### WORK ORDER
Each image should be skipped while the records are restated word for word.

### SOURCE DATA

----

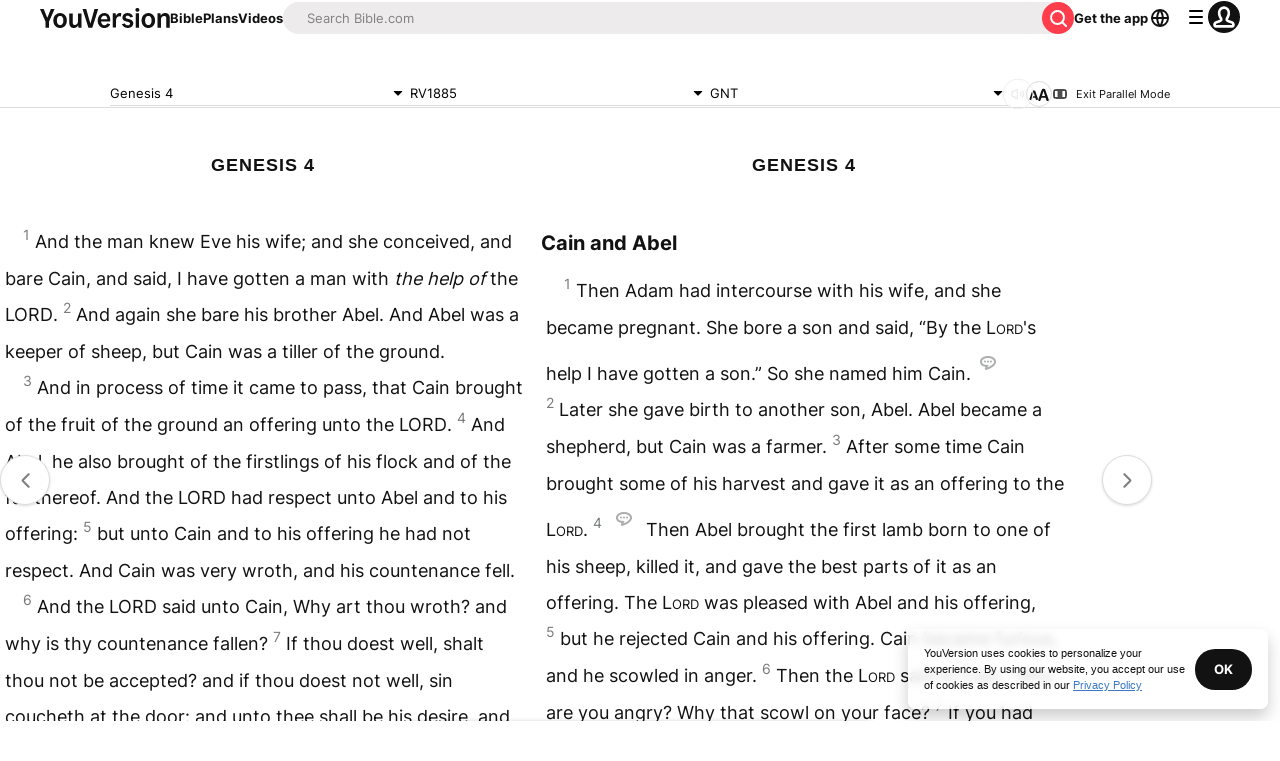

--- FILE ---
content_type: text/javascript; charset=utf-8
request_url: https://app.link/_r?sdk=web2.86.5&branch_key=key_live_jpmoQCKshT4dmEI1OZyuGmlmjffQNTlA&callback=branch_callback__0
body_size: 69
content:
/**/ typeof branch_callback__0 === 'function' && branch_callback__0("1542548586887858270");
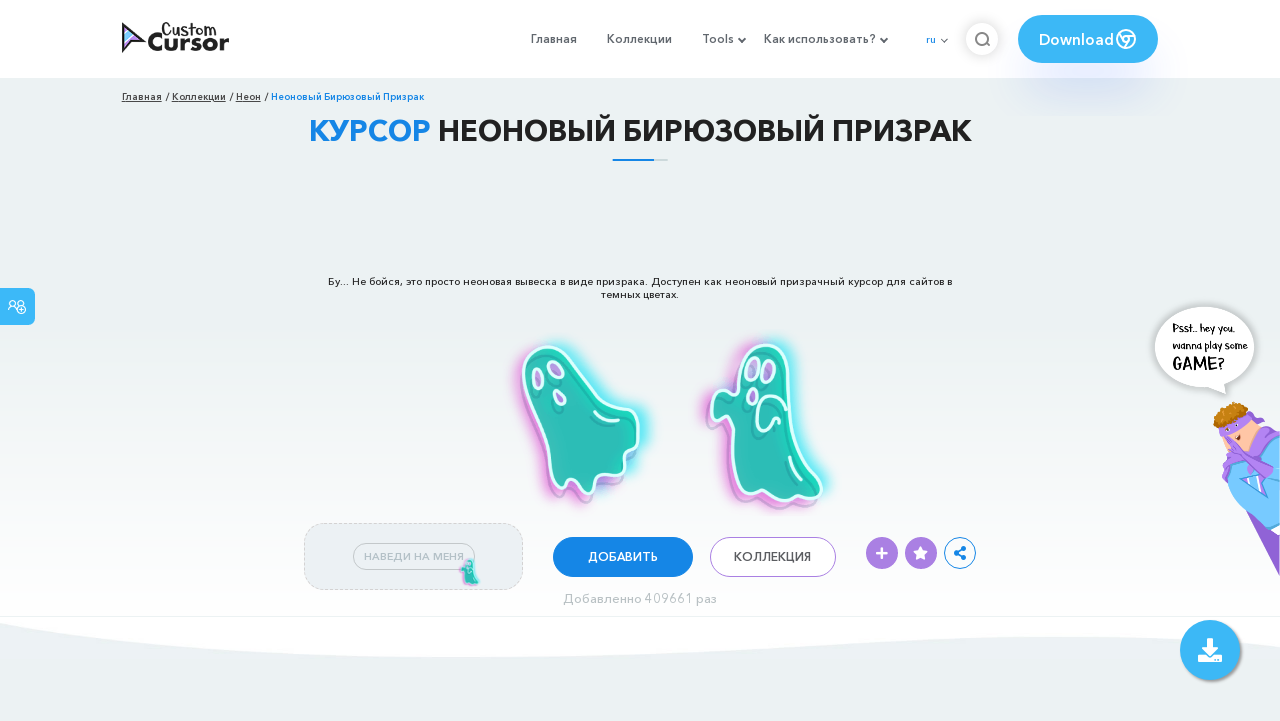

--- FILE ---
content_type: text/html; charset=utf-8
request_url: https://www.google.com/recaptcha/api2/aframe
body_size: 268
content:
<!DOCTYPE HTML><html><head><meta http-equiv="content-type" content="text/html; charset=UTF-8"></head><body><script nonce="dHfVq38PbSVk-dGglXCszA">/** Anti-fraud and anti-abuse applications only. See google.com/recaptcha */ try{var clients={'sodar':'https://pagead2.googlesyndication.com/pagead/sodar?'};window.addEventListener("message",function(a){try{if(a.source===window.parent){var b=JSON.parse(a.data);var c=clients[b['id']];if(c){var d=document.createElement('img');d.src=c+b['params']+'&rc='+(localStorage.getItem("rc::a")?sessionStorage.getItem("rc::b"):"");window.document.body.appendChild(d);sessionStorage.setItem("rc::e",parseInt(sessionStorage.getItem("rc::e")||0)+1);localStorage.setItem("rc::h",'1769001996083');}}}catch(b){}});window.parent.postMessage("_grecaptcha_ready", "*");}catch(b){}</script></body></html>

----

### RESULT BELOW
--- FILE ---
content_type: text/javascript; charset=utf-8
request_url: https://app.link/_r?sdk=web2.86.5&branch_key=key_live_jpmoQCKshT4dmEI1OZyuGmlmjffQNTlA&callback=branch_callback__0
body_size: 69
content:
/**/ typeof branch_callback__0 === 'function' && branch_callback__0("1542548586887858270");

--- FILE ---
content_type: text/html; charset=utf-8
request_url: https://www.google.com/recaptcha/api2/aframe
body_size: 268
content:
<!DOCTYPE HTML><html><head><meta http-equiv="content-type" content="text/html; charset=UTF-8"></head><body><script nonce="dHfVq38PbSVk-dGglXCszA">/** Anti-fraud and anti-abuse applications only. See google.com/recaptcha */ try{var clients={'sodar':'https://pagead2.googlesyndication.com/pagead/sodar?'};window.addEventListener("message",function(a){try{if(a.source===window.parent){var b=JSON.parse(a.data);var c=clients[b['id']];if(c){var d=document.createElement('img');d.src=c+b['params']+'&rc='+(localStorage.getItem("rc::a")?sessionStorage.getItem("rc::b"):"");window.document.body.appendChild(d);sessionStorage.setItem("rc::e",parseInt(sessionStorage.getItem("rc::e")||0)+1);localStorage.setItem("rc::h",'1769001996083');}}}catch(b){}});window.parent.postMessage("_grecaptcha_ready", "*");}catch(b){}</script></body></html>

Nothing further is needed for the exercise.